SOURCE PASSAGE →

-=-=-

Arnold, who had helped to set up a first meeting between Infantino and Attorney General Michael Lauber, replied: “What is important is the meeting in two weeks' time. If you like, I can come with you again.”
The meeting took place on April 22, 2016, the newspaper said, adding that what happened during it remains “a mystery”, and the OAG “refuses to speak about it”.
The OAG declined to comment on the Tribune de Geneve article when contacted by AFP.
FIFA said later on Monday “the email referred to in the article was obviously obtained by hacking, which is an illegal and criminal act.”
“Not only Mr Infantino had no reason to lie in that email, the email never said Mr Infantino wanted to 'clear his name',” FIFA added.
The Zurich-based federation has always indicated that the meetings between Infantino and the OAG were intended to show that FIFA was “ready to engage with the Swiss justice system”.
In November 2017, “after a third informal meeting” between Infantino and Lauber, the OAG closed the investigation into the contract signed by Infantino at UEFA, European football's governing body.
The Tribune de Geneve also indicated that between July and September 2016, there were more than 20 calls between Swiss prosecutors and FIFA lawyers.
“Prosecutors have apparently helped FIFA formulate its requests” as a plaintiff so that they could be “accepted by the OAG” -- an attitude which “seems incompatible with the OAG's duty of impartiality”, the daily said.

-=-=-

(Records of spatial reasoning questions)
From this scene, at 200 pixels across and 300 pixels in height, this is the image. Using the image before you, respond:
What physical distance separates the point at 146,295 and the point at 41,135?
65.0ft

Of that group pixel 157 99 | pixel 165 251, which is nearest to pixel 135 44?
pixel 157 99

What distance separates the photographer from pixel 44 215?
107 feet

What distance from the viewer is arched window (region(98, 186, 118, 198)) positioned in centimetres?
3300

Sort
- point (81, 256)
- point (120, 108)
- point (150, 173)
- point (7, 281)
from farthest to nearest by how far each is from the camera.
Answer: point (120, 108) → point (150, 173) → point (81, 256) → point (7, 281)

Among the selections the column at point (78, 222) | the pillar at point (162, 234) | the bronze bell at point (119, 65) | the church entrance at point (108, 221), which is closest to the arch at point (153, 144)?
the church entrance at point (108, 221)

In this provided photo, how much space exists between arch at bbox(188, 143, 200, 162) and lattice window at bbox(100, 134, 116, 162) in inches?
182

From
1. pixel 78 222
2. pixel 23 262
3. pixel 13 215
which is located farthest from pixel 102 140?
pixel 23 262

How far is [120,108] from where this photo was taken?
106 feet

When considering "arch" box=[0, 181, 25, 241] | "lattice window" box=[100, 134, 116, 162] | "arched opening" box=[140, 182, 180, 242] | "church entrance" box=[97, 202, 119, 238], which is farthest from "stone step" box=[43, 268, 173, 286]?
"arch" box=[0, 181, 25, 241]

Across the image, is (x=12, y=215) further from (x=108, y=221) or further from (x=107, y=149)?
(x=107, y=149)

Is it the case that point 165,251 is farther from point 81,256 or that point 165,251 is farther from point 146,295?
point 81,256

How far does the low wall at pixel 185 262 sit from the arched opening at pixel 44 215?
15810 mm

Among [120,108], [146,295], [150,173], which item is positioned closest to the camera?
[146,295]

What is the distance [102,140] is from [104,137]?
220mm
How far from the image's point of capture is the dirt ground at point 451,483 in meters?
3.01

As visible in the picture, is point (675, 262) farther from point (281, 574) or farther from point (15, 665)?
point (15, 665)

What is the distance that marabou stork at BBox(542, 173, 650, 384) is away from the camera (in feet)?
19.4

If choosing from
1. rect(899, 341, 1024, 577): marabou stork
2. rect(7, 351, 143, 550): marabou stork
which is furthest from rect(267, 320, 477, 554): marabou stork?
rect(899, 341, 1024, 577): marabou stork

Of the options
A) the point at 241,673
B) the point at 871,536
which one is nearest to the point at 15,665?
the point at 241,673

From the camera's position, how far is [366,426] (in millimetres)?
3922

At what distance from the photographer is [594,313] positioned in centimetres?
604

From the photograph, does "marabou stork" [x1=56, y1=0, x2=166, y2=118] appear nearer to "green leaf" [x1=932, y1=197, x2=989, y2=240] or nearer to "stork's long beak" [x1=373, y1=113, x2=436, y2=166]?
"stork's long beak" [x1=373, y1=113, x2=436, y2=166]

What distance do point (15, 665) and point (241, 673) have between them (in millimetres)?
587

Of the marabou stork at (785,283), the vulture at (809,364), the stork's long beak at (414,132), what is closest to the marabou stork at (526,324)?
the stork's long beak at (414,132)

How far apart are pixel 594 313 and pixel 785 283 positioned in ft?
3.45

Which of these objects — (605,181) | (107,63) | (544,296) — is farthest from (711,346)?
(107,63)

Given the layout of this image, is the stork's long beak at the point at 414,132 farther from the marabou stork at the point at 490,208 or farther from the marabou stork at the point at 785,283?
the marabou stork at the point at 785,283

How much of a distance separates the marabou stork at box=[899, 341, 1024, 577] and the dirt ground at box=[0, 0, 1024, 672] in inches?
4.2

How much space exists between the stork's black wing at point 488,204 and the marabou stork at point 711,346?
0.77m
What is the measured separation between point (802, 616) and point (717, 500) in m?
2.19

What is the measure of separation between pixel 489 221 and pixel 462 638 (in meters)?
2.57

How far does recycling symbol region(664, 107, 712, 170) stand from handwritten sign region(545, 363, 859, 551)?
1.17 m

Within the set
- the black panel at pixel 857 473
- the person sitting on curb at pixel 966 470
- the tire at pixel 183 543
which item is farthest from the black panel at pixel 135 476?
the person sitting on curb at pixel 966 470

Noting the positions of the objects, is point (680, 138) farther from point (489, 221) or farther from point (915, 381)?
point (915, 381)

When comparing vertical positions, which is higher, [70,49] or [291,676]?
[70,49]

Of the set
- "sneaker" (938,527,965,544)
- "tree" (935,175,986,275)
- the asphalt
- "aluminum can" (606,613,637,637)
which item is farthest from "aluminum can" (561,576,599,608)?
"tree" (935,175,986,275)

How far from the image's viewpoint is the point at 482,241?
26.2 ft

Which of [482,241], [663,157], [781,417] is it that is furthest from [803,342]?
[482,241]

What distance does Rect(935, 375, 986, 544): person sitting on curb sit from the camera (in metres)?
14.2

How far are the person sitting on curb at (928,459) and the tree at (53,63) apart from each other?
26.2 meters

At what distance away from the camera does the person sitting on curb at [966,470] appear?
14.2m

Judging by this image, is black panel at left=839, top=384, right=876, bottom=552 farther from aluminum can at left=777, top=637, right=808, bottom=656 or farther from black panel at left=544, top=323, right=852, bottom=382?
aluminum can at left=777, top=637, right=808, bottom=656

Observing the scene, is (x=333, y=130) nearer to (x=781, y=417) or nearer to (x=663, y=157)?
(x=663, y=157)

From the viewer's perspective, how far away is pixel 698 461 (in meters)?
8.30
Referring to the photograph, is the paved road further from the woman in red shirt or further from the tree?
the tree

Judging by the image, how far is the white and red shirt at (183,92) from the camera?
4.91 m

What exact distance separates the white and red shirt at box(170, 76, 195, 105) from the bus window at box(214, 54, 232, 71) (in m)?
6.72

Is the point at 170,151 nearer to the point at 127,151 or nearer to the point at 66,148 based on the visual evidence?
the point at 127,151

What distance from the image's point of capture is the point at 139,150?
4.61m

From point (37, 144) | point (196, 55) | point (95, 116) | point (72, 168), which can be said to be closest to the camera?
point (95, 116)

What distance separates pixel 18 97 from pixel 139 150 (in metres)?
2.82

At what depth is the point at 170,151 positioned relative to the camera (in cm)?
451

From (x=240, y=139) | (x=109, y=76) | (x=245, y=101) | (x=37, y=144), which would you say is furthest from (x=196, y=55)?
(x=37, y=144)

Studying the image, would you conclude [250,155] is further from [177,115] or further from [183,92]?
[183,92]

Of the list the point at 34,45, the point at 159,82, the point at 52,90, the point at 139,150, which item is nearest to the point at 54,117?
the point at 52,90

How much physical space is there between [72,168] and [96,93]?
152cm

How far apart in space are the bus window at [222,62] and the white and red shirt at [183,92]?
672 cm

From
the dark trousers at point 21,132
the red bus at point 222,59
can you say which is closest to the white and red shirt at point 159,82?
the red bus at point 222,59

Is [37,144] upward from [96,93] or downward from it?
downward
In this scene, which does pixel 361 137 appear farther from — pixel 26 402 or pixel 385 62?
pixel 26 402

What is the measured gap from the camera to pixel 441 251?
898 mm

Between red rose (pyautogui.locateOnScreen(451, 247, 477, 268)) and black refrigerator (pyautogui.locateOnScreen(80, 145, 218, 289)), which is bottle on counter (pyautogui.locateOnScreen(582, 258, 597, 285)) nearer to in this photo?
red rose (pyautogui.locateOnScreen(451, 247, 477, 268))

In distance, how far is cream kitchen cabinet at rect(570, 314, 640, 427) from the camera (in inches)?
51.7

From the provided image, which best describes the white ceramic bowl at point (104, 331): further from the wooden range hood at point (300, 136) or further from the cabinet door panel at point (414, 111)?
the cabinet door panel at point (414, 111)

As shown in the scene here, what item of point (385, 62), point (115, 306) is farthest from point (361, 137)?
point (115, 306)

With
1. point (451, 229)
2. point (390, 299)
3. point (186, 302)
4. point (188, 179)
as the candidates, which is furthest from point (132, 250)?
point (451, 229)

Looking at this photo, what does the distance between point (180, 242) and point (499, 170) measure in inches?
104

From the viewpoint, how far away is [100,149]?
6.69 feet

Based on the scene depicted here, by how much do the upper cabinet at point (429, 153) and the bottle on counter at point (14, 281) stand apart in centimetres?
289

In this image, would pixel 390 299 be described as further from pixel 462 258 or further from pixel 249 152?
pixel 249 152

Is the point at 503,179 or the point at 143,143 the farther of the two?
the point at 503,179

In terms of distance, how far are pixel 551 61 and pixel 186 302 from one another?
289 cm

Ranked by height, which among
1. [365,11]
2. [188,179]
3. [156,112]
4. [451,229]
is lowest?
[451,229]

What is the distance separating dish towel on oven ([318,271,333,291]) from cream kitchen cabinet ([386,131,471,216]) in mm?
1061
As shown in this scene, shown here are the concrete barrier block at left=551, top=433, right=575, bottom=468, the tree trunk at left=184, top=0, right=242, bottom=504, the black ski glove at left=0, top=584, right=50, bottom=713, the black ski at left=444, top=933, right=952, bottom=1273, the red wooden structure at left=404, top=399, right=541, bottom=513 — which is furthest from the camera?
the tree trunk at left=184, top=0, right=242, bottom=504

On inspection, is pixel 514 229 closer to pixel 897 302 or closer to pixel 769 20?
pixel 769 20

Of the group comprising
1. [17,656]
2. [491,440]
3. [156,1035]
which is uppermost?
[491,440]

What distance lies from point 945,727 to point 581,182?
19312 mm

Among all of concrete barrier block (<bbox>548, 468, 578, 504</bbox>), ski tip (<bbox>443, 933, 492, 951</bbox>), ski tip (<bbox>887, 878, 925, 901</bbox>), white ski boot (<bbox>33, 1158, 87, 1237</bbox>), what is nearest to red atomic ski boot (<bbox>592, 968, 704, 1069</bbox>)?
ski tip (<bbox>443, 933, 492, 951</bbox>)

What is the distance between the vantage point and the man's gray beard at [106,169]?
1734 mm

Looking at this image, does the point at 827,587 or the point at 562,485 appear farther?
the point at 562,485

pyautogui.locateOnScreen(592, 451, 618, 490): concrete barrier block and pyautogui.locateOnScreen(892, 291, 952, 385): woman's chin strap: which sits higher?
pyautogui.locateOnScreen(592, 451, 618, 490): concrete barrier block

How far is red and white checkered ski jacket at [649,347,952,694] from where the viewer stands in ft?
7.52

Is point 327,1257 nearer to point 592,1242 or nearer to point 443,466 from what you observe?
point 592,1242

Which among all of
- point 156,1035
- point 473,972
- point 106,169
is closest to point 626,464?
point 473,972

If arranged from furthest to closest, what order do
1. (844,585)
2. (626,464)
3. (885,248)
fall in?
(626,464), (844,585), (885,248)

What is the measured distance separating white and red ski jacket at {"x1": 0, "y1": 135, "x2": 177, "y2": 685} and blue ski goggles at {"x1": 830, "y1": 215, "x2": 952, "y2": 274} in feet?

-=-=-

SHORT EXERCISE A → Give again the stretch of the FIFA excerpt from "The Zurich-based federation" through "and FIFA lawyers.".
SHORT EXERCISE B → How would you sum up the FIFA excerpt in two sentences?
SHORT EXERCISE C → In what month and year did the OAG close the investigation into the contract Infantino signed at UEFA, according to the FIFA excerpt?
Nothing here requires the listing.

TASK ANSWER A →
The Zurich-based federation has always indicated that the meetings between Infantino and the OAG were intended to show that FIFA was “ready to engage with the Swiss justice system”.
In November 2017, “after a third informal meeting” between Infantino and Lauber, the OAG closed the investigation into the contract signed by Infantino at UEFA, European football's governing body.
The Tribune de Geneve also indicated that between July and September 2016, there were more than 20 calls between Swiss prosecutors and FIFA lawyers.

TASK ANSWER B → The Tribune de Geneve reported on meetings between Infantino and Attorney General Michael Lauber, including one on April 22, 2016, that remains "a mystery," and on more than 20 calls between Swiss prosecutors and FIFA lawyers, saying the prosecutors' apparent help with FIFA's requests seemed incompatible with the OAG's duty of impartiality. The OAG declined to comment, while FIFA said the email cited in the article was obtained by hacking and that the meetings were meant to show it was "ready to engage with the Swiss justice system."

TASK ANSWER C → November 2017.